Objective:
Transcribe the material below exactly as it appears.

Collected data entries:
══════
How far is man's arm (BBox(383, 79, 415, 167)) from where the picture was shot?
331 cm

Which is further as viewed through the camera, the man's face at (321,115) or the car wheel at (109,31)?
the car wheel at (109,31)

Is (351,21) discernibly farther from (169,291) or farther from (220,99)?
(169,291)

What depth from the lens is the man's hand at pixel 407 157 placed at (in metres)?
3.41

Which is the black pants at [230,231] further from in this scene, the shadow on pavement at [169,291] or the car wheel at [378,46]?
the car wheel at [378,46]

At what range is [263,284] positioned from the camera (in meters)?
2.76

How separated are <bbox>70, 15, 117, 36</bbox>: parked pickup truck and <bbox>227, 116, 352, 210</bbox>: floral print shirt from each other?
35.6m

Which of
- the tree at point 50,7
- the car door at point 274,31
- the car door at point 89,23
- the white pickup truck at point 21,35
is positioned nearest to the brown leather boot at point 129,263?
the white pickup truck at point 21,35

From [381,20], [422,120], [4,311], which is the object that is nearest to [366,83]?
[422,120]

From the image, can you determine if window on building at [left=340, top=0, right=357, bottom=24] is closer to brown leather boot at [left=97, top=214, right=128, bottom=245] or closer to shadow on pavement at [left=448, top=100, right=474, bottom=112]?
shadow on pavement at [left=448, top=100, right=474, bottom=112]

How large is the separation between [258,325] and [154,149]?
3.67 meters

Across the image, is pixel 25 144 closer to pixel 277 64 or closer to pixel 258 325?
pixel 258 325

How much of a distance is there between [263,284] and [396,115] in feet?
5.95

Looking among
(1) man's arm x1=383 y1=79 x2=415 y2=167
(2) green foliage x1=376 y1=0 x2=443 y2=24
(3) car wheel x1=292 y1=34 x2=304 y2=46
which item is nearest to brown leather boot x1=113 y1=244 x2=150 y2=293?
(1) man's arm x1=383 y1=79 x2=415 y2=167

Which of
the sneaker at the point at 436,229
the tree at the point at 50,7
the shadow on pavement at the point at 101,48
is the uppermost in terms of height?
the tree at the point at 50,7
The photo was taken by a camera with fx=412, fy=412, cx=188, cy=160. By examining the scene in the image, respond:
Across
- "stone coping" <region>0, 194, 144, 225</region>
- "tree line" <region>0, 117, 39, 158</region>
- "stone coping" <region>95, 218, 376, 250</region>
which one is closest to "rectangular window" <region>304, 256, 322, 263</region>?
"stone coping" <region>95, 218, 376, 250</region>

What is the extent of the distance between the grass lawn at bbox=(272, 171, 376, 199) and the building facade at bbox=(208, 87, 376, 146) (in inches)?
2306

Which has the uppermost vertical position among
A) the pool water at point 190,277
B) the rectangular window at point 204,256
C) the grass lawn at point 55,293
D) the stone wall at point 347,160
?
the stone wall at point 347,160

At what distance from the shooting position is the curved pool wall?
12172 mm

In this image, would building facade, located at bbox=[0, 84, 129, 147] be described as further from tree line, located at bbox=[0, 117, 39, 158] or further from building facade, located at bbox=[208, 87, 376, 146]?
══════
Exercise answer:
How far is man's arm (BBox(383, 79, 415, 167)) from where the picture was shot?
331 cm

Which is further as viewed through the camera, the man's face at (321,115) or the car wheel at (109,31)?
the car wheel at (109,31)

Is (351,21) discernibly farther from (169,291) or farther from (220,99)?
(169,291)

What depth from the lens is the man's hand at pixel 407 157 placed at (in metres)?
3.41

Which is the black pants at [230,231] further from in this scene, the shadow on pavement at [169,291] or the car wheel at [378,46]?
the car wheel at [378,46]

At what range is [263,284] positioned from the camera (in meters)?
2.76

How separated are <bbox>70, 15, 117, 36</bbox>: parked pickup truck and <bbox>227, 116, 352, 210</bbox>: floral print shirt from each other?
35.6m

Which of
- the tree at point 50,7
- the car door at point 274,31
- the car door at point 89,23
- the white pickup truck at point 21,35
is positioned nearest to the brown leather boot at point 129,263?
the white pickup truck at point 21,35

From [381,20], [422,120], [4,311], which is the object that is nearest to [366,83]?
[422,120]

From the image, can you determine if window on building at [left=340, top=0, right=357, bottom=24] is closer to brown leather boot at [left=97, top=214, right=128, bottom=245] or closer to shadow on pavement at [left=448, top=100, right=474, bottom=112]?
shadow on pavement at [left=448, top=100, right=474, bottom=112]

How large is the separation between [258,325] and [154,149]?
3.67 meters

Across the image, is pixel 25 144 closer to pixel 277 64 or closer to pixel 258 325?
pixel 258 325

How much of a distance is there between [263,284] and [396,115] in feet?
5.95

Looking among
(1) man's arm x1=383 y1=79 x2=415 y2=167
(2) green foliage x1=376 y1=0 x2=443 y2=24
(3) car wheel x1=292 y1=34 x2=304 y2=46
which item is nearest to brown leather boot x1=113 y1=244 x2=150 y2=293?
(1) man's arm x1=383 y1=79 x2=415 y2=167

Which of
the sneaker at the point at 436,229
the tree at the point at 50,7
the shadow on pavement at the point at 101,48
is the uppermost in terms of height?
the tree at the point at 50,7
The photo was taken by a camera with fx=412, fy=412, cx=188, cy=160. By examining the scene in the image, respond:
Across
- "stone coping" <region>0, 194, 144, 225</region>
- "tree line" <region>0, 117, 39, 158</region>
- "stone coping" <region>95, 218, 376, 250</region>
which one is closest to "rectangular window" <region>304, 256, 322, 263</region>?
"stone coping" <region>95, 218, 376, 250</region>

What is the extent of the distance between the grass lawn at bbox=(272, 171, 376, 199) and the building facade at bbox=(208, 87, 376, 146) (in inches)?
2306

Which has the uppermost vertical position among
A) the pool water at point 190,277
B) the rectangular window at point 204,256
C) the grass lawn at point 55,293
D) the stone wall at point 347,160
?
the stone wall at point 347,160

At what distance from the shooting position is the curved pool wall?
12172 mm

In this image, would building facade, located at bbox=[0, 84, 129, 147] be described as further from tree line, located at bbox=[0, 117, 39, 158] or further from building facade, located at bbox=[208, 87, 376, 146]?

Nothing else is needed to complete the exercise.